GPU backend, eagerness, and errors #1321

jpivarski · 2022-02-24T22:34:26Z

jpivarski
Feb 24, 2022
Maintainer

@swishdiff has started developing infrastructure to perform Awkward Array calculations on GPUs. In doing this, we're facing some questions that would have implications for users. One of these deals with concurrency.

When you launch a CUDA kernel in C++, the kernel runs asynchronously, returning control to the C++ driving program before the calculation is complete (potentially). But Awkward Array operations are eager: they finish calculating before returning control to Python. (dask-awkward is another story.) Since the whole point of a GPU backend is for better utilization of resources, we may want to adopt that model.

Each Awkward operation (ak.* functions, NumPy ufuncs, slicing, etc.) assumes that the values in an array are valid, so at minimum there needs to be a cudaSynchronize between each operation (and also between the intermediate steps that comprise a high-level operation). But if we put the cudaSynchronize at the beginning each Awkward operation,

we can get strictly greater utilization than if we put the cudaSynchronize at the end of each operation,

where "CPU" is returning to Python and doing Python stuff, while "GPU" is doing numerical calculations.

However, there's a consequence: if control is returned to Python before the numerical calculation completes, then any errors deriving from data in the arrays can't be raised as Python exceptions. If, for instance, you're trying to broadcast together two arrays that have different lengths, you'll get an error about that (the length is represented in Python, on the CPU), but if they have the same outer length and incompatible internal lengths, you won't get an error. That includes things like

first_muon_in_each_event = events.muons[:, 0]

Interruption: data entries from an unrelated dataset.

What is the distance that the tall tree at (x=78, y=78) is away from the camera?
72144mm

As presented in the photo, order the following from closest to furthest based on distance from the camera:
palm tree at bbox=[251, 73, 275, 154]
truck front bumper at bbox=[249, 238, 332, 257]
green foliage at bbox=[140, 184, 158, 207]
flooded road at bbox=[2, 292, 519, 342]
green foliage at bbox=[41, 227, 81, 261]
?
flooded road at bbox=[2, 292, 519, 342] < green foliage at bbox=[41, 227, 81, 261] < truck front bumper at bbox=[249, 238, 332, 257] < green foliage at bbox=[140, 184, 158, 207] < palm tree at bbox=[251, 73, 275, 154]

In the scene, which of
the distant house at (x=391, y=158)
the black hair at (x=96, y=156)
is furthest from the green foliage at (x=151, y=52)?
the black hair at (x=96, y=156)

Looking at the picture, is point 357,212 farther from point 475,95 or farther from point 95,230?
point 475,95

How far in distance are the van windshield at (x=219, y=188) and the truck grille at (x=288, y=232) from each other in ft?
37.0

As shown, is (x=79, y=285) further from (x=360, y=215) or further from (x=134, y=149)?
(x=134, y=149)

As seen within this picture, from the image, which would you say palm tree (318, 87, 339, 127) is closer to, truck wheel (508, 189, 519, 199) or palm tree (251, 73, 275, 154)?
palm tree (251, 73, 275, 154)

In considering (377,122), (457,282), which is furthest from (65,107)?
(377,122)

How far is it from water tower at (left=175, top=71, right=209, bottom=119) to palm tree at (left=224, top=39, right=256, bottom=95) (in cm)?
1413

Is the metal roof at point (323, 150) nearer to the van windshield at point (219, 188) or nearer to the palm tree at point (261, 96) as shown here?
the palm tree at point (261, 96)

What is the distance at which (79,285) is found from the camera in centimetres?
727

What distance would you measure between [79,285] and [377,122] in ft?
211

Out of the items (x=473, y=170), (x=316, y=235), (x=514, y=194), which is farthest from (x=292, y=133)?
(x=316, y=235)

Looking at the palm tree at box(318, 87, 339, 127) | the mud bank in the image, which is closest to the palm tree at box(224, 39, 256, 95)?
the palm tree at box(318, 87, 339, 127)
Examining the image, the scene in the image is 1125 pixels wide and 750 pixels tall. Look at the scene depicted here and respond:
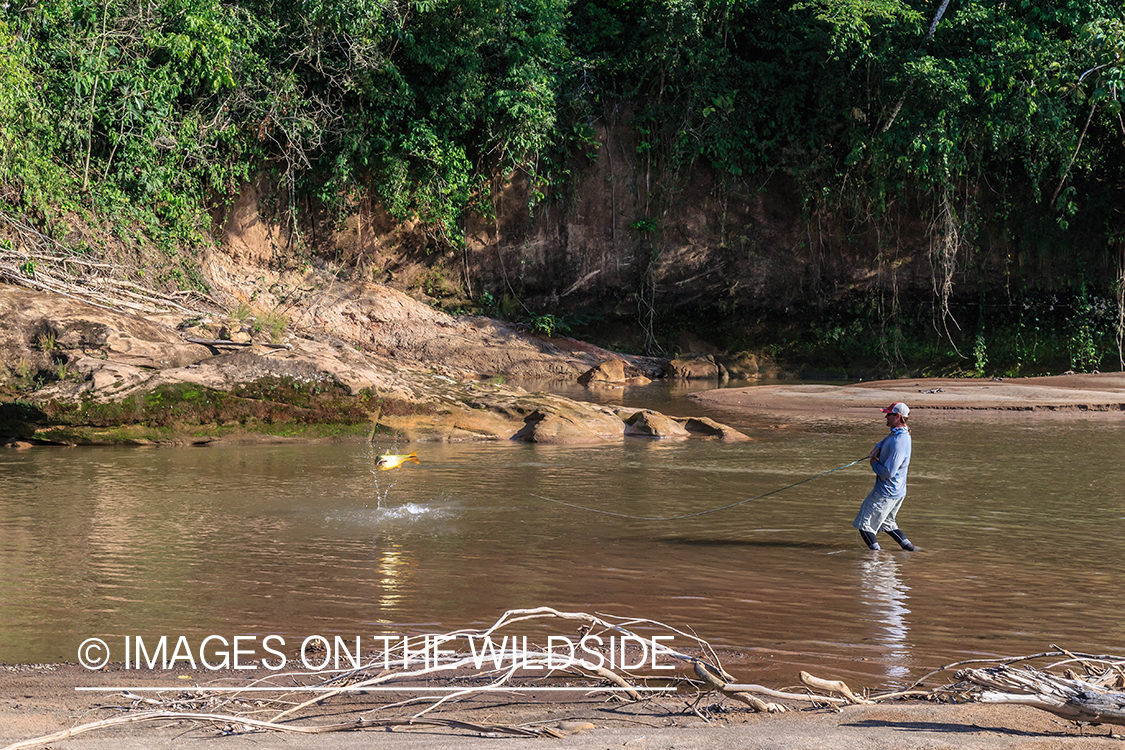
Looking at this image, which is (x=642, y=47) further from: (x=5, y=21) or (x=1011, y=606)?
(x=1011, y=606)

when some events might have zero muons.

CuPy also returns control to Python before the GPU calculation completes, so I wondered what CuPy does. Here's an example of an operation that can only raise an error if you look at the data in the array: slicing by an array of integer indexes, some of which are out of bounds.

>>> import numpy as np
>>> array = np.arange(1000000) * 1.1
>>> array
array([0.0000000e+00, 1.1000000e+00, 2.2000000e+00, ..., 1.0999967e+06,
       1.0999978e+06, 1.0999989e+06])
>>> indexes = np.arange(0, 1000000, 10)
>>> indexes
array([     0,     10,     20, ..., 999970, 999980, 999990])
>>> array[indexes]
array([0.000000e+00, 1.100000e+01, 2.200000e+01, ..., 1.099967e+06,
       1.099978e+06, 1.099989e+06])
>>> array[indexes + 5]
array([5.5000000e+00, 1.6500000e+01, 2.7500000e+01, ..., 1.0999725e+06,
       1.0999835e+06, 1.0999945e+06])
>>> array[indexes + 15]
Traceback (most recent call last):
  File "<stdin>", line 1, in <module>
IndexError: index 1000005 is out of bounds for axis 0 with size 1000000

Okay, NumPy raises an error if the slice is wrong. What does CuPy do?

>>> import cupy as cp
>>> array = cp.arange(1000000) * 1.1
>>> array
array([0.0000000e+00, 1.1000000e+00, 2.2000000e+00, ..., 1.0999967e+06,
       1.0999978e+06, 1.0999989e+06])
>>> indexes = cp.arange(0, 1000000, 10)
>>> indexes
array([     0,     10,     20, ..., 999970, 999980, 999990])
>>> array[indexes]
array([0.000000e+00, 1.100000e+01, 2.200000e+01, ..., 1.099967e+06,
       1.099978e+06, 1.099989e+06])
>>> array[indexes + 5]
array([5.5000000e+00, 1.6500000e+01, 2.7500000e+01, ..., 1.0999725e+06,
       1.0999835e+06, 1.0999945e+06])
>>> array[indexes + 15]
array([1.6500000e+01, 2.7500000e+01, 3.8500000e+01, ..., 1.0999835e+06,
       1.0999945e+06, 5.5000000e+00])

It does not raise an error! The last element should be beyond the bounds of the array, but they evidently "wrapped around," returning 5.5, a value near the beginning. This is on purpose documentation, presumably because of this issue—it can either return control to Python before it finishes processing or it can detect the error, but not both.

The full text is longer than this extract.